Our presentation to the Hand Society (ASSH) in Washington, DC on 9/8 went very well. Dr. Seegenschmiedt, from Germany, presented his study on the use of radiation therapy to reduce nodules and prevent the progression of Dupuytren's.
Dr. Hurst spoke about Collagenase, which looks good, but may still be years away from release. I was surprised that only about 200 patients have been treated so far.
Drs. Eaton, Zidel, Denkler and I (Pess) spoke about NA and it's advantages. The talks were well received and I think many of the members' interest were stimulated. There were many good questions.

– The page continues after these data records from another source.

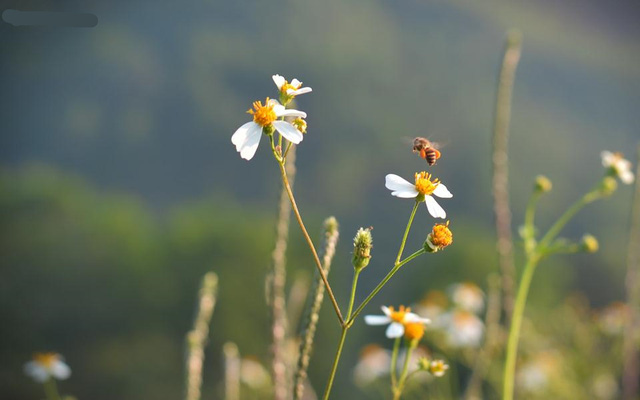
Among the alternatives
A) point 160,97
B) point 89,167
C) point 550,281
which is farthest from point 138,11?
point 550,281

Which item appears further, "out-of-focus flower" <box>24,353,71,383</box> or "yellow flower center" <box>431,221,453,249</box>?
"out-of-focus flower" <box>24,353,71,383</box>

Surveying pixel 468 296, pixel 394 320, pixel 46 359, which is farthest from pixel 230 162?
pixel 394 320

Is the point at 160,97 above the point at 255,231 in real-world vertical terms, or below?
above

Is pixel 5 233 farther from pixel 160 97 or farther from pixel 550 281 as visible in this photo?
pixel 550 281

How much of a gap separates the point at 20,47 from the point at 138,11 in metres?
0.80

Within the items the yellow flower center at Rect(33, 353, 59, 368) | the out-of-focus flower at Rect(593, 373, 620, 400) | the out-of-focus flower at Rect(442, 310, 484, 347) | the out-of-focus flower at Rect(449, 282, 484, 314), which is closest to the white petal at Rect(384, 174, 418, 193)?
the yellow flower center at Rect(33, 353, 59, 368)

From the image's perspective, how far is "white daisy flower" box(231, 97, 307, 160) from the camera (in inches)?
20.5

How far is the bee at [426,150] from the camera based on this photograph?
2.72 feet

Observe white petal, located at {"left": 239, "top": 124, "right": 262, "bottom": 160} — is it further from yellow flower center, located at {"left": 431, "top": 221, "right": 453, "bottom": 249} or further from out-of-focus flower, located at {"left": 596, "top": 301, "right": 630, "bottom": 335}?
out-of-focus flower, located at {"left": 596, "top": 301, "right": 630, "bottom": 335}

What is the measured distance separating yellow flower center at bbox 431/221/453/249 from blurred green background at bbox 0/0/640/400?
8.33 ft

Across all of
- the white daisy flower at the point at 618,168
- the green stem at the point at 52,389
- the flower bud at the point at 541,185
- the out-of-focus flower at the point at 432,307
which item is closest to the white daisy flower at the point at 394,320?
the flower bud at the point at 541,185

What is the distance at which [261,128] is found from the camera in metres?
0.55

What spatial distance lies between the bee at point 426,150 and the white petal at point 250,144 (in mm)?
319

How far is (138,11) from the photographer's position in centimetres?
465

However, I would not get too excited yet. Don't expect your local hand doc to be doing this right away or even be interested in trying. We need to present conclusive data first and that is what we are working on. It will be the first prospective study on NA in the USA. Only then can we hope to really convince the doubters about the results.

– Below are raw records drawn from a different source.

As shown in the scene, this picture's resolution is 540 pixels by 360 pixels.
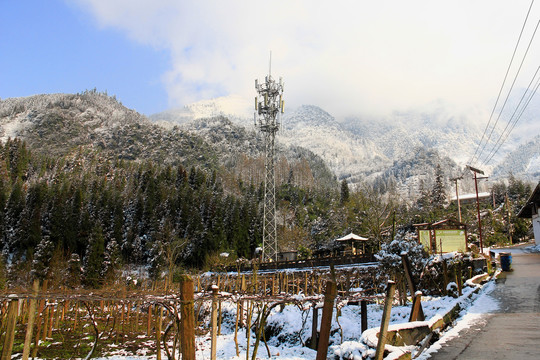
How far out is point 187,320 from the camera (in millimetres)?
4707

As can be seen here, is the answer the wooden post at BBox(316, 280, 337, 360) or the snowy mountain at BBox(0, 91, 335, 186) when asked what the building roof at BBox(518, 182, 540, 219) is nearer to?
the wooden post at BBox(316, 280, 337, 360)

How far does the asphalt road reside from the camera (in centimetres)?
673

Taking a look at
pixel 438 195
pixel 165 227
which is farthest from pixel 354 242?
pixel 165 227

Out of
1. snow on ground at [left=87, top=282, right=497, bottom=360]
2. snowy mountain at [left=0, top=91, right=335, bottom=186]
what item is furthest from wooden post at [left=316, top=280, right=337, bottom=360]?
snowy mountain at [left=0, top=91, right=335, bottom=186]

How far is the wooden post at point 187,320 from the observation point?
4.55 metres

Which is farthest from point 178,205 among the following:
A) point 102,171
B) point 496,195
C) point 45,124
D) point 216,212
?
point 45,124

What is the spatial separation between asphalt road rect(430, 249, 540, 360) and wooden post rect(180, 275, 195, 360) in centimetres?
459

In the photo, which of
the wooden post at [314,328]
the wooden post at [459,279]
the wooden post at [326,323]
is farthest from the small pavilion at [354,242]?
the wooden post at [326,323]

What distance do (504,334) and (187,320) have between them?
7.28 m

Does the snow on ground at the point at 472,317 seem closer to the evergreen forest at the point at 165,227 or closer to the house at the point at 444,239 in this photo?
the house at the point at 444,239

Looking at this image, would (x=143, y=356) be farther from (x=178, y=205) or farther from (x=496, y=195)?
(x=496, y=195)

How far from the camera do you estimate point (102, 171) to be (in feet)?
377

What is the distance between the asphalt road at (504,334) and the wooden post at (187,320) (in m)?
4.59

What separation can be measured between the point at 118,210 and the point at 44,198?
13305mm
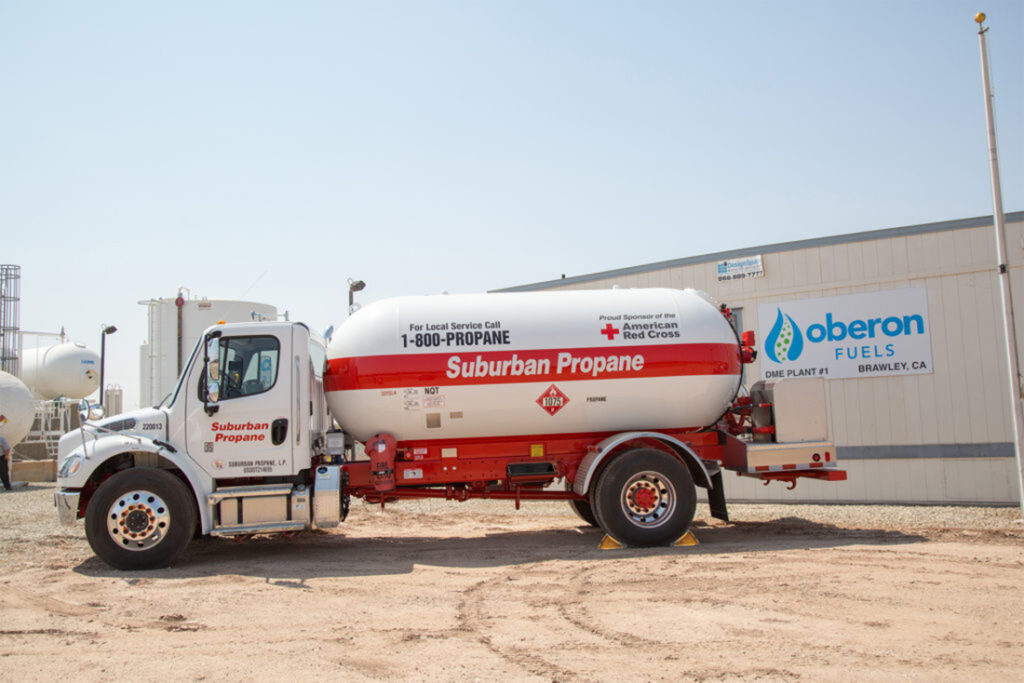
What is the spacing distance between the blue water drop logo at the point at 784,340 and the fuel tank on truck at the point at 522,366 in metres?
3.89

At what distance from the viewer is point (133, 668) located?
516cm

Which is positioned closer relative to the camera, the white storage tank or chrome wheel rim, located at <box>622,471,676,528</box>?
chrome wheel rim, located at <box>622,471,676,528</box>

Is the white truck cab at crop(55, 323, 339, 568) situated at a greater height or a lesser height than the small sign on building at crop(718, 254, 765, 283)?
lesser

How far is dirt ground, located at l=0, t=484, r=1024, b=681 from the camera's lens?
5.05 metres

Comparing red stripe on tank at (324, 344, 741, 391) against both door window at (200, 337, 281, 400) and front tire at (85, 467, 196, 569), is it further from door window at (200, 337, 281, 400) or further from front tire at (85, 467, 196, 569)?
front tire at (85, 467, 196, 569)

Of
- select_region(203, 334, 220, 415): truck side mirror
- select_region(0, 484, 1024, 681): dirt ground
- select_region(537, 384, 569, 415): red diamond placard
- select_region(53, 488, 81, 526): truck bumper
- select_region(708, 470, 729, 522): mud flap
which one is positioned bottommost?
select_region(0, 484, 1024, 681): dirt ground

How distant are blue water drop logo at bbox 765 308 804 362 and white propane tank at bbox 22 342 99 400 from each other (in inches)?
1236

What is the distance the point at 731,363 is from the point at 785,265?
4334mm

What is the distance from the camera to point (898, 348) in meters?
12.5

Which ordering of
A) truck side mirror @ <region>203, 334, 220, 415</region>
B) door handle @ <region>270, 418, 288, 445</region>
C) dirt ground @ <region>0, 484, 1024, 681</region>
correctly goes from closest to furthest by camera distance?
dirt ground @ <region>0, 484, 1024, 681</region> → truck side mirror @ <region>203, 334, 220, 415</region> → door handle @ <region>270, 418, 288, 445</region>

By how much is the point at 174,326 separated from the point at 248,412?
5.43 metres

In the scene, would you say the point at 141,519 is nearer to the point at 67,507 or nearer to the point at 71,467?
the point at 67,507

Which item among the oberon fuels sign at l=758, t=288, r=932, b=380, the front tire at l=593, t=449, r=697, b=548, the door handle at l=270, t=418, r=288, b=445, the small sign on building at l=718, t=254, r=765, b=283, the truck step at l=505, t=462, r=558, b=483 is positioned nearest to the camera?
the door handle at l=270, t=418, r=288, b=445

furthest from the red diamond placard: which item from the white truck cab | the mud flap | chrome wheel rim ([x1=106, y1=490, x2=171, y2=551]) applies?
chrome wheel rim ([x1=106, y1=490, x2=171, y2=551])
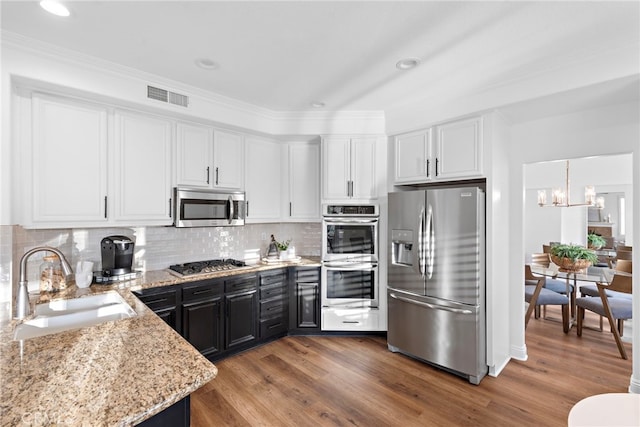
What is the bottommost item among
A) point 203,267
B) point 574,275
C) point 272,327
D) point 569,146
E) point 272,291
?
point 272,327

On a personal note, I have been thrilled with the success of NA. I have now treated over 500 hands and perform NA almost exclusively as my preferred treatment for DC.

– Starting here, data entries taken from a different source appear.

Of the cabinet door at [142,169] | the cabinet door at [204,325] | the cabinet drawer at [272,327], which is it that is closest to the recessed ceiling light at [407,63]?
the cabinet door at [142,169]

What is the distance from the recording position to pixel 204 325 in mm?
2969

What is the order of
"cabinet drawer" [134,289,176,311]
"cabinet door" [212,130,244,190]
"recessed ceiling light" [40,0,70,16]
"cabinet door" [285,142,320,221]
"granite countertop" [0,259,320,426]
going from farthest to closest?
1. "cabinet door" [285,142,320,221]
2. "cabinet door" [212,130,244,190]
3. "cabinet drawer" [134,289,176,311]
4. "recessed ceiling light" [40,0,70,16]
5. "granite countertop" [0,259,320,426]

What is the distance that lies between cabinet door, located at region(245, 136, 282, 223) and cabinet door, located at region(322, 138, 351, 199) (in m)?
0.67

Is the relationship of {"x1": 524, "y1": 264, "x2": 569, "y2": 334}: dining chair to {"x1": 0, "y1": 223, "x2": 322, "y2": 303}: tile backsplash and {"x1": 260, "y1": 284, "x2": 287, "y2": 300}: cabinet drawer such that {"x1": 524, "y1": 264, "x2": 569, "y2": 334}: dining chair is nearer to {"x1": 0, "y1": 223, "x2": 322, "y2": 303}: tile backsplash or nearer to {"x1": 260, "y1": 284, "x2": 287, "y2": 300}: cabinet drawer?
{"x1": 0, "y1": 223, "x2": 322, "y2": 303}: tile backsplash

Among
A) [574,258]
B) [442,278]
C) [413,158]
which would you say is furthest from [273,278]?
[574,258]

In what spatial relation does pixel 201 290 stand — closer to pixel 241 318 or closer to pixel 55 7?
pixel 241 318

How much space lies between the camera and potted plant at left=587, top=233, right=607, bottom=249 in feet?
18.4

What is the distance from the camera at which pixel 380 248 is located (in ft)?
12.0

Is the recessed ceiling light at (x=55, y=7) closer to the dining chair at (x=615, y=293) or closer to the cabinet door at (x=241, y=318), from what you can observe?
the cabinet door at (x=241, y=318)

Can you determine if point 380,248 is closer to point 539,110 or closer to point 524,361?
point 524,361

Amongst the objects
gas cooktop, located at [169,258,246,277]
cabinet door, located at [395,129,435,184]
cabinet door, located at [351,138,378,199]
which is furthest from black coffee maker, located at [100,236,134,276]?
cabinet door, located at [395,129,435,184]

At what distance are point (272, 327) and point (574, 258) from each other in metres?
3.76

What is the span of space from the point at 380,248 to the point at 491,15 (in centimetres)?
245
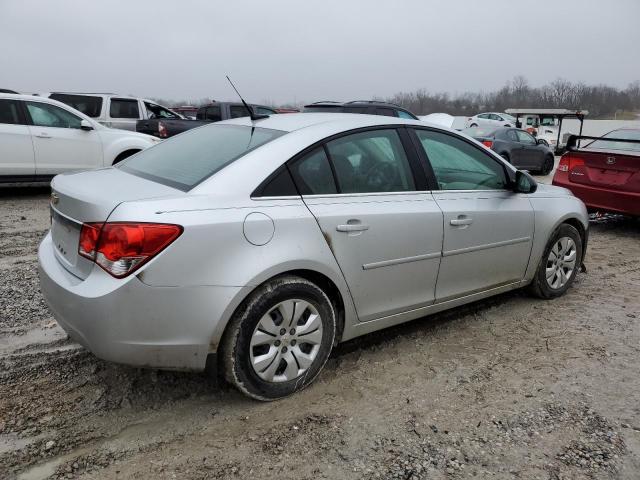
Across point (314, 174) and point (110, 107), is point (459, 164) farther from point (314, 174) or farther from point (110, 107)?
point (110, 107)

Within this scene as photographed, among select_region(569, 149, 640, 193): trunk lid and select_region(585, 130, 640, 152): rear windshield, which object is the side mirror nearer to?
select_region(569, 149, 640, 193): trunk lid

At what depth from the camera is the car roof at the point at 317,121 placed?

Sincerely, Gary Pess, MD 732-542-4477 ext. 206 http://centraljerseyhand.com handman613@gmail.com
The Washington DC ASSH meeting had about 300-350 doctors interested in updates on lesser alternatives to surgery in Dupuytren's. It is not official policy of the ASSH, and the presentation was a panel, not a paper.
Dr. Seegenschmiedt presented nice work on his use of X-Ray therapy to reduce nodules and lessen progression of Dupuytren's. He was excited to present to hand surgeons.
Collagenase is still years away, but it looks exciting and promising. We all are awaiting its arrival. I published my slide text on my web page with slight editing for the internet and to make it more readable than slides that would have images:
Link: http://plasticsurgerysf.com/customhtml1/
Surgery has major complications as shown by my review of 50 years of papers on surgery for Dupuytren's and over 6,000 published surgeries in peer reviewed medical journals.
NA has many fewer complications as also shown in published peer reviewed journals. Seeing the tissue and the nerves at surgery does not make the complication rate less over the "blind" NA procedure. NA has a higher recurrence rate, but a much faster recovery with fewer complications. Repeated NA procedures will cause complications to be additive over a single surgery. However, long term improvement may occur after a single NA.
My opinion is that NA should be the first step. Then NA may be repeated. If after one or two NA procedures, there is frequent recurrence, then one may proceed to open surgeries. Good luck with your choices! There is no one approach to Dupuytren's and we all await the release of collagenase by Biospecifics.